# WHAT NEEDS TO BE DONE
Echo each of the following records line by line, omitting the pictures.
(DATA SECTION Opens)
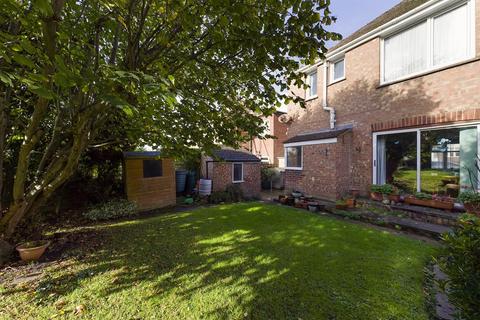 155 Dolphins Road, Folkestone, CT19 5QA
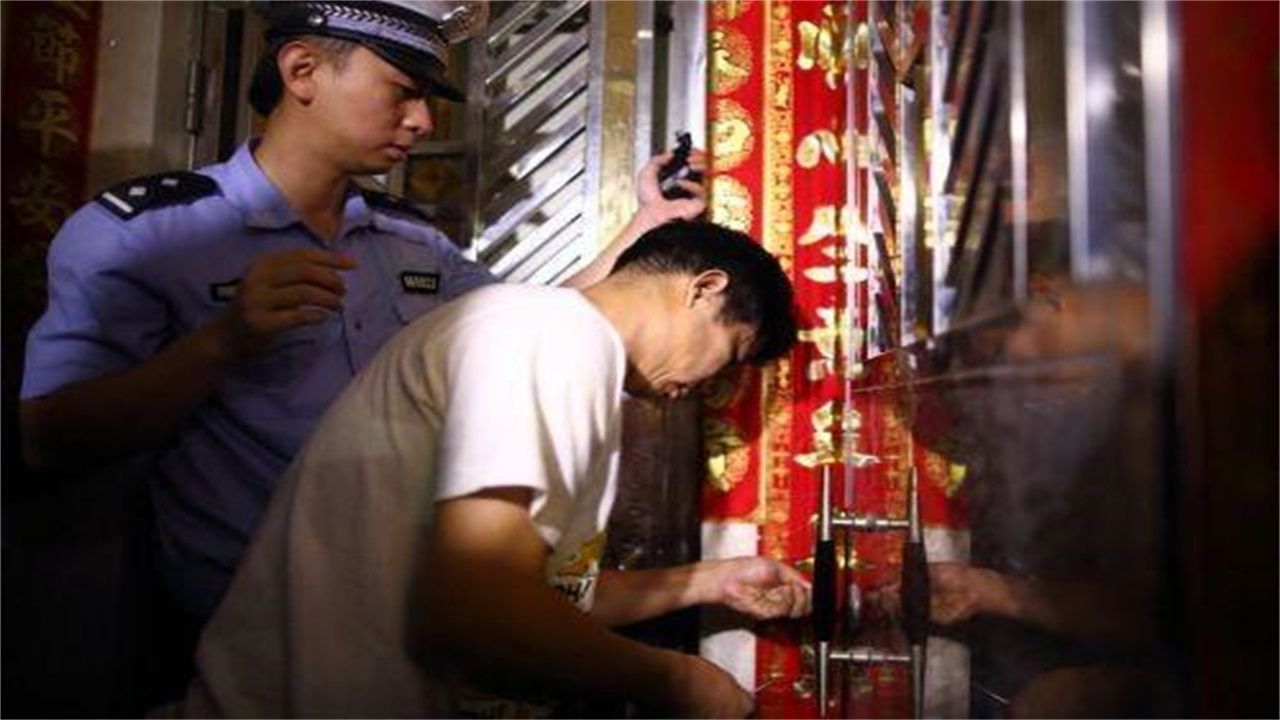 安龙请开锁师傅开了锁后，师傅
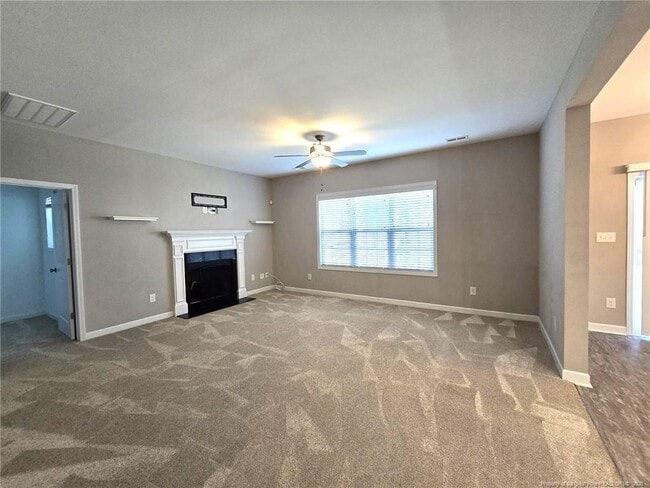 Building Photo - 1735 Cherrypoint Dr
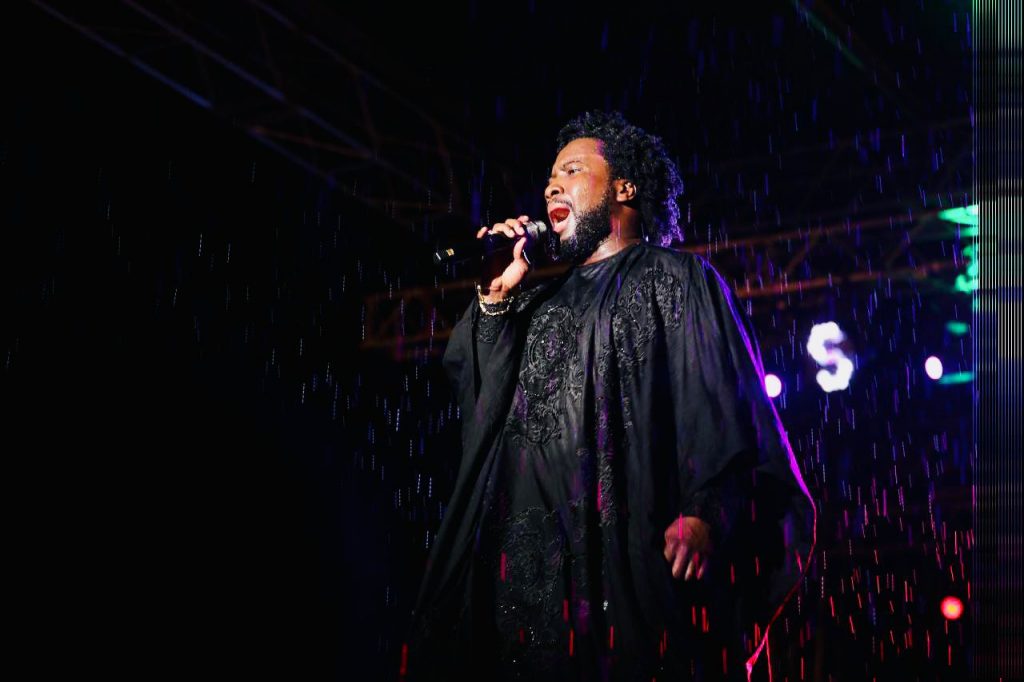 Sonnie Badu stirs up thousands of worshippers at Ivory Coast amidst heavy rains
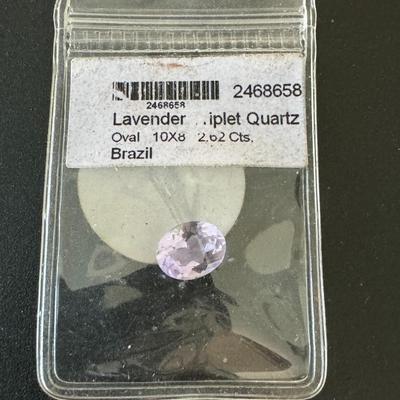 Lavender Quartz / 2.62 cts / oval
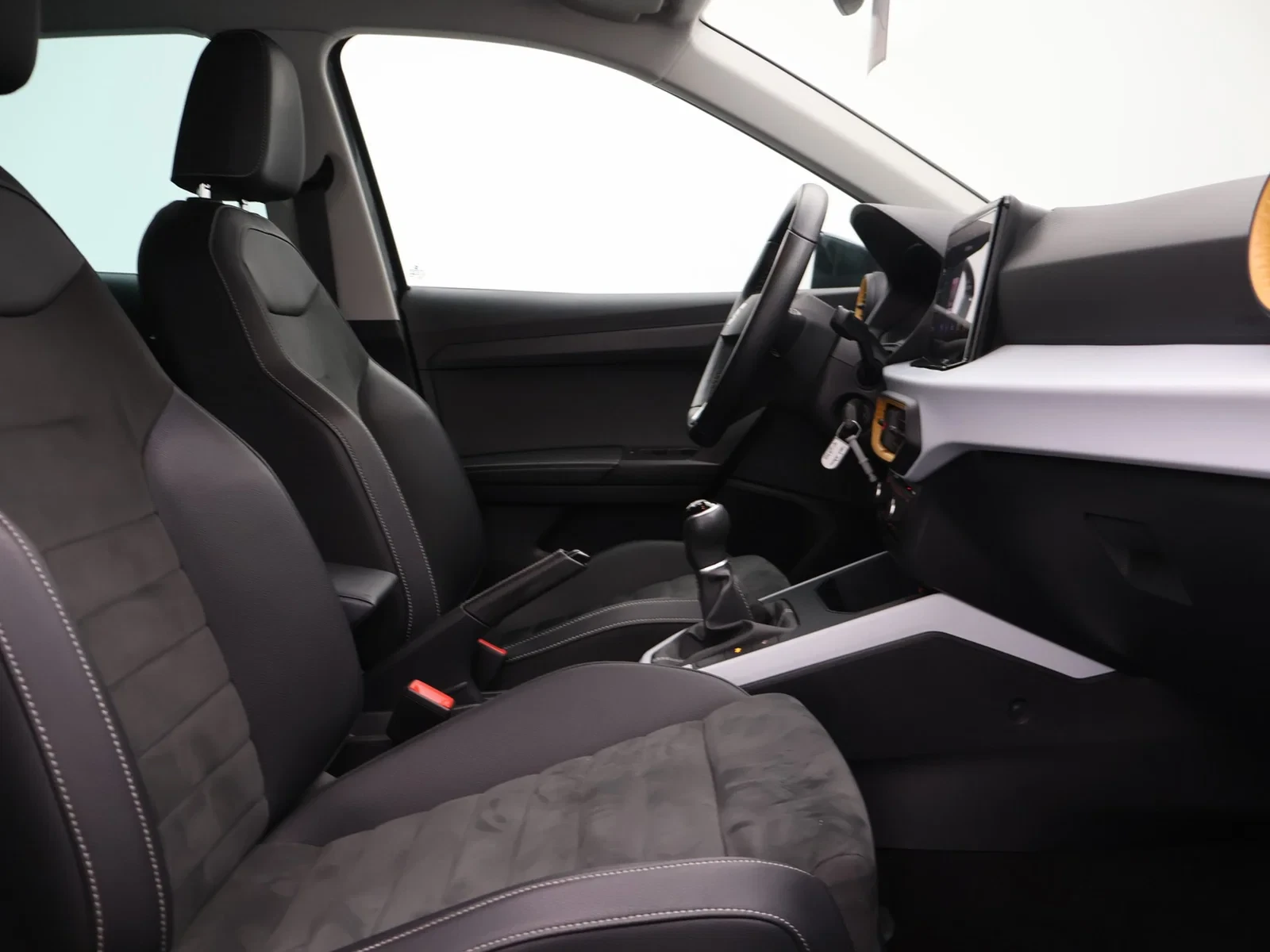 SEAT Arona Arona Move! 1.0TSI 95PK *LEDER*ALCANTARA*CAMERA*PDC*APP-CONNECT*BLTH*...*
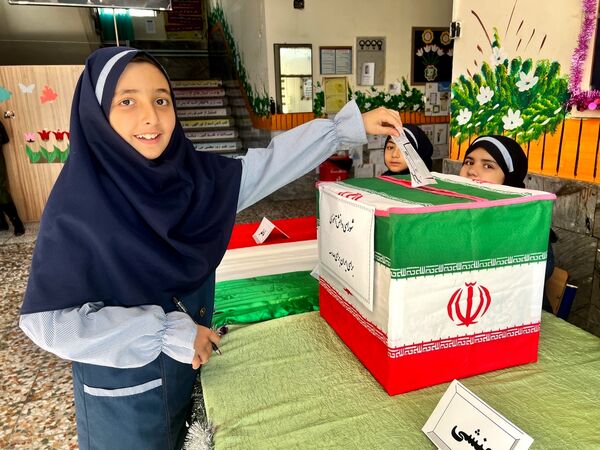 بیست و هفتمین‌ انتخابات شورای دانش‌آموزی دبستان دخترانه المهدی ناحیه 2 کرج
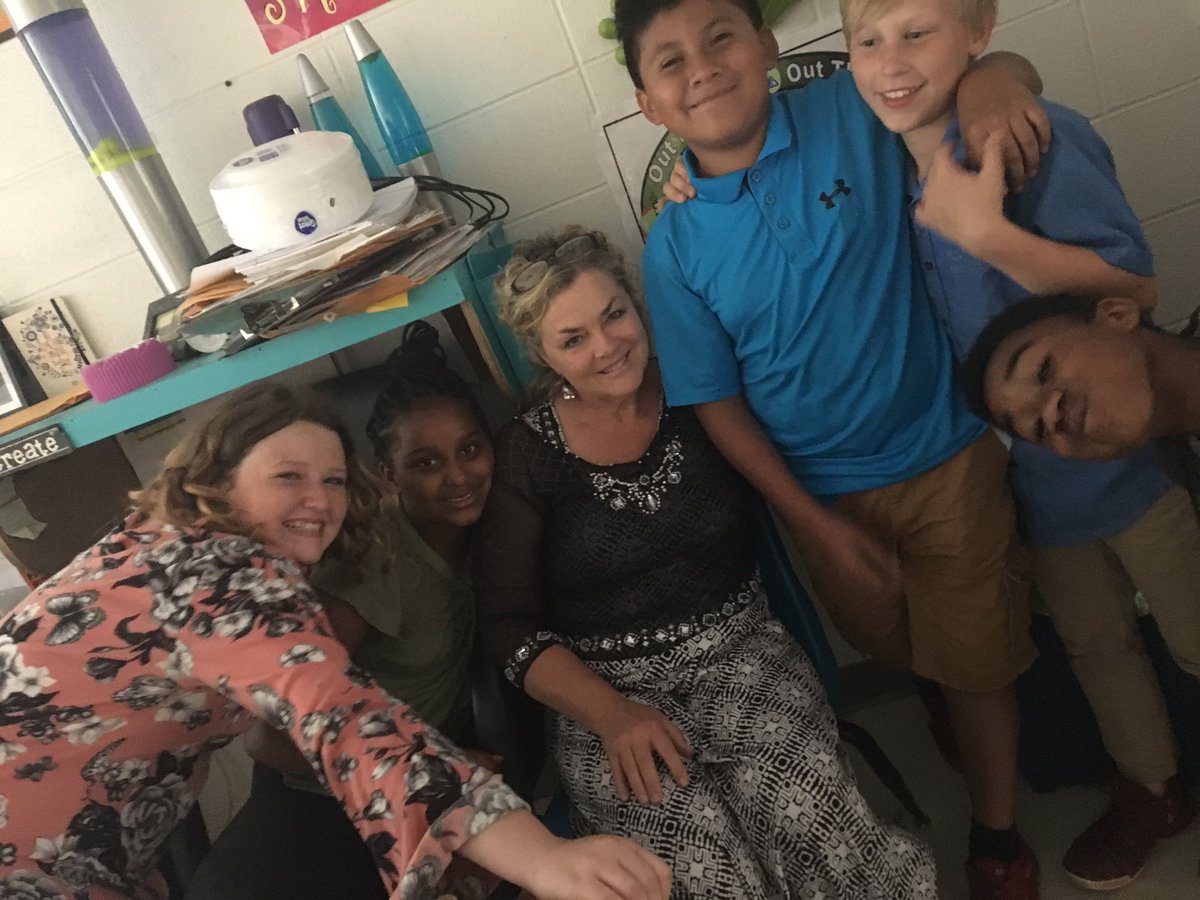 FricksMarilyn's tweet photo. #LastDayofSchool#Pesdragonspin https://t.co/tRzbRi8uIL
(DATA SECTION Closes)
# RESULT OF THE TASK
 155 Dolphins Road, Folkestone, CT19 5QA
 安龙请开锁师傅开了锁后，师傅
 Building Photo - 1735 Cherrypoint Dr
 Sonnie Badu stirs up thousands of worshippers at Ivory Coast amidst heavy rains
 Lavender Quartz / 2.62 cts / oval
 SEAT Arona Arona Move! 1.0TSI 95PK *LEDER*ALCANTARA*CAMERA*PDC*APP-CONNECT*BLTH*...*
 بیست و هفتمین‌ انتخابات شورای دانش‌آموزی دبستان دخترانه المهدی ناحیه 2 کرج
 FricksMarilyn's tweet photo. #LastDayofSchool#Pesdragonspin https://t.co/tRzbRi8uIL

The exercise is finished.